Já ocorreram derivas dessa natureza na grande
história do capitalismo. Na conscienciosa revisão que Giovani Arrighi faz dessa
deriva no seu livro "O Longo Século XX" podemos ver como a hegemonia se desloca
desde as cidades-estado de Gênova e Veneza no século XVI a Amsterdã e Países
Baixos no XVII, para concentrar-se na Grã Bretanha a partir do século XVIII,
antes de que os EUA tomassem o controle depois de 1945. Arrighi destaca vários
traços comuns a todas essas transições pertinentes a nossa análise.
Cada
deriva, observa Arrighi, deu-se na esteira de uma rotunda fase de
financeirização (cita aqui com aprovação a máxima do historiador Braudel,
segundo a qual a financeirização anuncia o outono de alguma configuração
hegemônica). Mas cada deriva traz também consigo uma mudança radical de escala,
desde as pequenas cidades-estado iniciais até a economia de proporções
continentais dos EUA na segunda metade do século XX. Essa mudança de escala
adquire sentido, tendo em conta a regra diretriz capitalista da acumulação sem
trégua e do crescimento composto de ao menos um sempiterno 3%.
Porém, as
derivas econômicas, sustenta Arrighi, não estão determinadas na partida.

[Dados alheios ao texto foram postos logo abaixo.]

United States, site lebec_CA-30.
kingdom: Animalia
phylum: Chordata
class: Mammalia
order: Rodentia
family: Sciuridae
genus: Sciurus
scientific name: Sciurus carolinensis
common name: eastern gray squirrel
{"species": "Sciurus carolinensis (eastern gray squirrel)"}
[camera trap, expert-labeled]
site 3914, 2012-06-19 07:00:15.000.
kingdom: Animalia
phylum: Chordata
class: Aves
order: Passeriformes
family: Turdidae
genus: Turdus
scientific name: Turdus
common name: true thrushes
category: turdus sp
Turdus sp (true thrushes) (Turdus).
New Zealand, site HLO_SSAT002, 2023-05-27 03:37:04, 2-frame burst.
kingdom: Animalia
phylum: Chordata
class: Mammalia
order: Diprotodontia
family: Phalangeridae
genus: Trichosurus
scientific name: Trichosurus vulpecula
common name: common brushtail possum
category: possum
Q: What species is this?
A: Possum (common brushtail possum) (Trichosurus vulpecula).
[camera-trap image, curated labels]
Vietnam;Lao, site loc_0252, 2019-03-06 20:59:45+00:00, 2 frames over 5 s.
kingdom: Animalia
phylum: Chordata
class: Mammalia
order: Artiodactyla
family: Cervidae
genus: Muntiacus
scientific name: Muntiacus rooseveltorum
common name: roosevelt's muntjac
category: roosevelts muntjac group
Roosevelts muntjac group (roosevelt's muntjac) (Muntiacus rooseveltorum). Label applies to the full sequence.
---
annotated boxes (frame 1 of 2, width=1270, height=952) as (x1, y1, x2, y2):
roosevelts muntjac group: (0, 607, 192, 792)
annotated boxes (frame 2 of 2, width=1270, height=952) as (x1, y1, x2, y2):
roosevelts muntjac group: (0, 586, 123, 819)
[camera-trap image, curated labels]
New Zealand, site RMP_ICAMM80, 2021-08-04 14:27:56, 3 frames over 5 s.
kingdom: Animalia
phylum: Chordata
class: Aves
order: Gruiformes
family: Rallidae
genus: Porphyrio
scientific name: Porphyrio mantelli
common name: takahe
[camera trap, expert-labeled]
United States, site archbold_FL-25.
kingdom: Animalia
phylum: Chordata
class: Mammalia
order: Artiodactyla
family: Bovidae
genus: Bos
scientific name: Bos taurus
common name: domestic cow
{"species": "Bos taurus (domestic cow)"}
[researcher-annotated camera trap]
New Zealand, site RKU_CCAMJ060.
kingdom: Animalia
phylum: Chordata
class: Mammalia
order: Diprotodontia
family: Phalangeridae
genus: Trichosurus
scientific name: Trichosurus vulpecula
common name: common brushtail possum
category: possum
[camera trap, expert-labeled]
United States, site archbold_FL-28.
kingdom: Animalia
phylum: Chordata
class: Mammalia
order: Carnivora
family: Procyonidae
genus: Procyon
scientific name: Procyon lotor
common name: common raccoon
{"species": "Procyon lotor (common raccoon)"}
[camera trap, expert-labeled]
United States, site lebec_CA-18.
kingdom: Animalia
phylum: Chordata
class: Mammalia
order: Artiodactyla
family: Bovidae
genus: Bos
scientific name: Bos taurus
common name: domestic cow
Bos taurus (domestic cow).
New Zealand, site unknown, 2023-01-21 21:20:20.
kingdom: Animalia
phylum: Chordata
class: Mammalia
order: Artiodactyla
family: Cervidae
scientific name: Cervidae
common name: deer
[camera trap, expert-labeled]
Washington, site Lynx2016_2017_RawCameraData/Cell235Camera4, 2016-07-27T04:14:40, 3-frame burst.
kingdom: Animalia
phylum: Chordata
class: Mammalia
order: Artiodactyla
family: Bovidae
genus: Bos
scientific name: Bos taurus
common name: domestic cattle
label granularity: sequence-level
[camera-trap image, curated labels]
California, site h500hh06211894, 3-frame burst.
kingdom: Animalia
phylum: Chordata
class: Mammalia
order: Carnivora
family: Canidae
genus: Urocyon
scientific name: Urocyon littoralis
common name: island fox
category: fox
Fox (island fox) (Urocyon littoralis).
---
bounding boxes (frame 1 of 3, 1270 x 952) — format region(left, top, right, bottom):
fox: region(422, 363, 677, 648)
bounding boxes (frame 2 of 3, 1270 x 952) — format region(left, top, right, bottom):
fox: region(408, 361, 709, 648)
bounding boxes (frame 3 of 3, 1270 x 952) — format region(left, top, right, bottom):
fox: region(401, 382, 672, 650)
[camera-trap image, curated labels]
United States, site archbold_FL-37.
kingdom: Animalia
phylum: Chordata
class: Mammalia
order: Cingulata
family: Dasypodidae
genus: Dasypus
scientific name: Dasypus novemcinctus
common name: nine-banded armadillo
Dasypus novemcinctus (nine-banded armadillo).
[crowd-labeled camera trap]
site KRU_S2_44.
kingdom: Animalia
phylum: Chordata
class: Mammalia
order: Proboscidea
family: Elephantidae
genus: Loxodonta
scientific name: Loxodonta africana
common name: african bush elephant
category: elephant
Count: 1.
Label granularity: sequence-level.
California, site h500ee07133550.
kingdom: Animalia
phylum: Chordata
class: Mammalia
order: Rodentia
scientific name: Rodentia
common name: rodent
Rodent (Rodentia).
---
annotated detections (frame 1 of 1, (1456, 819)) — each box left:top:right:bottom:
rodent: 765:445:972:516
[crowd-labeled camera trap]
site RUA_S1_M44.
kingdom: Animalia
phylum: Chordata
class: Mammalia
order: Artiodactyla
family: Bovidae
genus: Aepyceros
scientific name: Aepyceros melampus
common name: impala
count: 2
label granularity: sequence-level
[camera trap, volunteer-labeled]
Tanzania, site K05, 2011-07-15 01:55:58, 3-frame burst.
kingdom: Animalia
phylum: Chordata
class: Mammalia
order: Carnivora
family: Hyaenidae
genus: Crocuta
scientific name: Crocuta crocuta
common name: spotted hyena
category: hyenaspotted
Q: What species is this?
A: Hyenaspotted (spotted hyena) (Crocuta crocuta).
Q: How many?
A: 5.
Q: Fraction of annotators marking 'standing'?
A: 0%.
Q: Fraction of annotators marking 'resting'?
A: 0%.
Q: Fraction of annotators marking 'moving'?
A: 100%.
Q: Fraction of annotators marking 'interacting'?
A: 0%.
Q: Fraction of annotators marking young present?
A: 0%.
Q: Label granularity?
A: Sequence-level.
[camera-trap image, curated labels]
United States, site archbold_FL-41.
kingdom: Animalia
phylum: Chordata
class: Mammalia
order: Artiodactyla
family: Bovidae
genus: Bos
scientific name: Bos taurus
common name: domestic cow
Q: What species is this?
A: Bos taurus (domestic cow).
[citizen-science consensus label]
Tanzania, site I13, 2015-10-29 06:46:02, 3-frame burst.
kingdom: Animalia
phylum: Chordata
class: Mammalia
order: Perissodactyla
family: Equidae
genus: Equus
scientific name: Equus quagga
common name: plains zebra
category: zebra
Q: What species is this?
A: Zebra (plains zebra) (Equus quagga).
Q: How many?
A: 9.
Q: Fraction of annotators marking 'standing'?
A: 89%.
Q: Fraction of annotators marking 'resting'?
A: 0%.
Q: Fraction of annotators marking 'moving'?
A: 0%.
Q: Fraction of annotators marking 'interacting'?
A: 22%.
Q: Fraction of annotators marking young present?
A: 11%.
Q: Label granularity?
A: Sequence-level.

Dependem da aparição de alguma potência economicamente capaz e política e
militarmente disposta a desempenhar o papel de hegemon global (com as
vantagens e desvantagens que isso traz consigo).
A renúncia dos EUA em
assumir esse papel antes da Segunda Guerra Mundial significou um interregno de
tensões multipolares que propiciou a deriva bélica (a Grã Bretanha já não estava
em condições de afirmar seu anterior papel hegemônico). Muito depende também de
como se comporte o antigo hegemon frente à diminuição de seu papel
tradicional. Pode passar à história ou de maneira pacífica ou beligerante. Visto
assim, mesmo se os EUA seguem mantendo um poder militar avassalador
(particularmente, no espaço exterior) num contexto de declive de seu poder
econômico e financeiro e de crescente míngua de sua autoridade moral e cultural
criam-se cenários inquietantes para qualquer transição vindoura. Ademais, não é
óbvio que o principal candidato a substituir os EUA, a China, tenha capacidade
para ou vontade de afiançar-se em algum papel hegemônico, pois, ainda que sua
população seja já bastante grande para arcar com os requisitos da mudança de
escala, nem sua economia nem sua autoridade política (nem sequer vontade
política) apontam para uma ascensão fácil ao papel de hegemon
global. Dadas as divisões nacionalistas existentes, a idéia de que alguma
associação entre as potências do leste asiático poderia cumprir a tarefa
torna-se fartamente improvável. E o mesmo ocorre no caso de uma União Européia
fragmentada e fraturada ou nas chamadas potências do BRIC (Brasil, Rússia, Índia
e China). Razão pela qual resulta plausível a predição de que estamos diante de
um novo interregno multipolar de interesses encontrados e em conflito.
Derivas Tectônicas
Porém, a deriva tectônica que está deixando
o predomínio e a hegemonia norte-americana dos últimos anos para trás é cada vez
mais visível. A tese de uma excessiva financeirização somada à tese da “dívida
como principal sinal da hegemonia de uma potência mundial” encontrou um eco
popular nos escritos de Kevin Phillips. As tentativas agora em curso de
reconstruir o predomínio dos EUA mediante reformas na arquitetura do vínculo
entre as finanças nacionais e globais parece que não está funcionando. Ao mesmo
tempo, as exclusões impostas às tentativas da maior parte do resto do mundo de
reconfigurar essa arquitetura provocarão com quase total segurança fortes
tensões, quando não conflitos econômicos abertos.
Porém, derivas
tectônicas desse tipo não se produzem magicamente. Ainda que a geografia
histórica de uma deriva de hegemonia, segundo a descreve Arrighi, manifeste uma
clara pauta, e ainda que a história tenha deixado claro que essas derivas vêm
sempre precedidas de períodos de financeirização, Arrighi não oferece uma
análise profunda dos processos geradores dessas derivas. É verdade que menciona
a “acumulação sem trégua”, e por conseguinte, a síndrome do crescimento (a regra
de 3% do crescimento composto) como elementos críticos explicativos da deriva.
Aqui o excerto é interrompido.